Безумец держал меня.
А я обнимала его и что-то говорила.
Что-то бессвязное, бессмысленное, бестолковое.
Всё - без.
И слова терялись в дымке света и глазах Безумца.
А он смотрел грустно и нежно.
И на его запястье были те самые часы, разбившиеся во время Большого Взрыва, и навсегда запечатлевшие момент сотворения Мира.
Ему никто не верил, что так могло быть.
А он и не старался доказывать.
Ему верили только я и Мышка.
Маленькая девочка с большими глазами, вечно сонная, она была похожа на обкурившуюся серую мышку. Мышка Соня - звали её мы.

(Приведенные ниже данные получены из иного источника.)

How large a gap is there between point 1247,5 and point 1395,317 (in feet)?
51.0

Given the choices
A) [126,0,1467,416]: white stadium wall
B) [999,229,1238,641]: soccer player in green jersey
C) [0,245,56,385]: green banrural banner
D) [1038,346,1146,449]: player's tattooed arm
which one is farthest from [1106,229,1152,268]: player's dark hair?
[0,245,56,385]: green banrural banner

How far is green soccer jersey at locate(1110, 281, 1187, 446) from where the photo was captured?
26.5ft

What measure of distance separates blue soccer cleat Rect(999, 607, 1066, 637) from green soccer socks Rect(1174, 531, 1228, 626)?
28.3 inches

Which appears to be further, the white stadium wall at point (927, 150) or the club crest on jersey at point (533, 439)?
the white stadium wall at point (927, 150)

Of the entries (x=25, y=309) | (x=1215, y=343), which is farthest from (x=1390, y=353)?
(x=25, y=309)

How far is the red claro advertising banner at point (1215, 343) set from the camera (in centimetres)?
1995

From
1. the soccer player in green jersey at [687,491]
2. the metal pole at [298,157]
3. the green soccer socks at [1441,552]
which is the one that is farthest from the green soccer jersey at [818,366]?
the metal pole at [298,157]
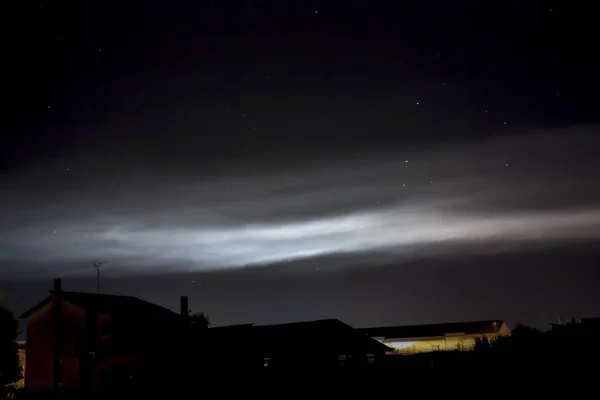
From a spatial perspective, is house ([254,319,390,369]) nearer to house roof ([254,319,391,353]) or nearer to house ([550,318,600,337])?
house roof ([254,319,391,353])

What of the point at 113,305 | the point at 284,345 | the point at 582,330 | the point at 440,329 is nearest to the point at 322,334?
the point at 284,345

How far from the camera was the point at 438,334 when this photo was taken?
2926 inches

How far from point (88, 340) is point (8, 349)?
29.1 ft

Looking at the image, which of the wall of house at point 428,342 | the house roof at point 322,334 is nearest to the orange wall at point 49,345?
the house roof at point 322,334

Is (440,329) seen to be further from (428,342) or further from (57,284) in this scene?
(57,284)

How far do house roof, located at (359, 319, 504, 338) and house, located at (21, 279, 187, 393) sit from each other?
31725mm

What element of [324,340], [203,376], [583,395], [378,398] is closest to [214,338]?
[324,340]

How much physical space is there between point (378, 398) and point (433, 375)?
206cm

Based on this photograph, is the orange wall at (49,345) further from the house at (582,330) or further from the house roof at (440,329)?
the house roof at (440,329)

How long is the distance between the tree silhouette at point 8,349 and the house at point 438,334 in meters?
34.5

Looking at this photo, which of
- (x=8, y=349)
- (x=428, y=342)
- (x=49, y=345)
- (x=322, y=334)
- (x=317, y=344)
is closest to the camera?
(x=317, y=344)

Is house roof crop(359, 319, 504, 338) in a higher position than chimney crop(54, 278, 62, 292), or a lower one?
lower

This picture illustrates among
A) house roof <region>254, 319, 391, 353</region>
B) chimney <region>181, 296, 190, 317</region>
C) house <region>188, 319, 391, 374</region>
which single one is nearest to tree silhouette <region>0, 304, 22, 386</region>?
chimney <region>181, 296, 190, 317</region>

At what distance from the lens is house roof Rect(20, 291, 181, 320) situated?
4528 centimetres
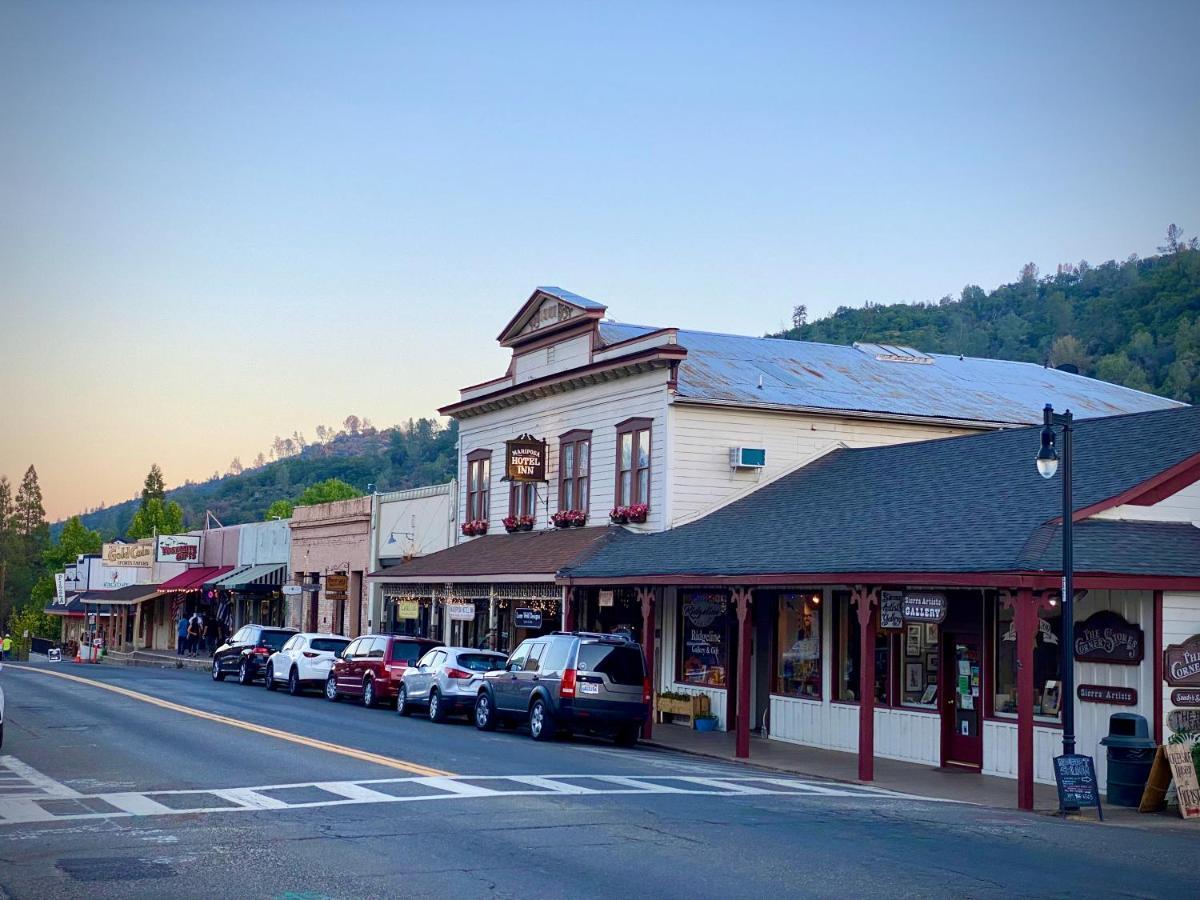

Она становилась бодрой только рядом с Безумцем, только рядом с ним её глаза вдруг становились живыми, и она даже пыталась сказать какое-то слово.
Не получалось. Мышка была немой.
Она сбежала из дома в пять лет.
Её, собственно, и нашёл Безумец.
Дрожащую, плачущую у какой-то заброшенной могилы.
На ней из одежды была какая-то мешковина. Босые ноги кровоточили.
И она не говорила.
Безумец её отогрел.
Несколько лет они кружили по Стране.
Иногда вся их еда состояла из чашки чая.
Потом они попали к нам.
Когда я всё вспомню, расскажу как именно - память возвращается обрывками.
Мы все были сумасшедшими.
Он был Безумцем.
Он носил шляпу, которая делала его похожим на Хэмфри Богарта.
Только он был значительно моложе.
То есть, выглядел моложе.
Сколько Безумцу было лет не мог определить даже Шалтай.
Про Шалтая шли слухи, что он лично видел Бога, и всю его ангельскую рать, которую самолично остановил, свалившись перед ними как с Луны. Впрочем, позже Шалтай уверял, что он и есть Луна. И именно его падение вызвало вселенскую катастрофу, а не падение какой-то там Утренней Звезды.
А еще Шалтай называл себя иногда Космическим яйцом, и говорил, что Мир начался из него. Что в начале времен, он лопнул, и из него во все стороны хлынули потоки звездного света.
Безумец говорил, что именно из-за хлопка Шалтая разбились его любимые часы. Шалтай язвительно замечал: Безумец под стол пешком ходил, когда он, Шалтай, творил Вселенную.
Безумец подходил к Шалтаю, и спрашивал, сколько, тот думает, ему лет.
Шалтай смотрел в пронзительные синие глаза Безумца, и тушевался, что-то бормотал, и уходил. Всю его язвительность как рукой снимало. Так случалось несколько раз. Абсолютно одинаково. Мы с Близнецами переглядывались: как дежа вю какое-то, петля времени. Один и тот же разговор. И каждый раз Шалтай тушуется и уходит в сторону. И молчит весь вечер.
С Близнецами я дружила крепче всего. Не считая Безумца, конечно.
Они - добрейшие ребята. У них одно тело, четыре руки две ноги и две головы. Со стороны выглядят бочкообразным увальнем, но на самом деле Тра и Тру были быстрыми и сильными. А уж слушать их перепалки друг с другом было сплошное удовольствие. Даже Шалтай катился иногда со смеху, слушая, как Тру собирается дать по лицу Тра, и они боролись за обладание … руками.
Близнецы. Шалтай. Соня. Остальные наши.
Где они сейчас.
И есть ли это сейчас?
И что есть вообще?
И почему я вспоминаю всё отрывками.
И где я была всё это время?
Всё это пронеслось в моём сознании за ту минуту, пока Безумец обнимал меня. А я обнимала Безумца, и что-то говорила ему.
Безумец слушал меня, как обычно, не перебивая.
А когда я выдохлась, встал, поднял меня на ноги и внимательно посмотрел в глаза:
- Уходим, Алиса. Времени больше нет.
- Что значит - «времени нет»? - спросила его я.
- Его буквально больше нет, Алиса. Время остановилось. Всё. Как есть.
Взял меня за руку и потащил ошарашенную куда-то, куда знал только сам он.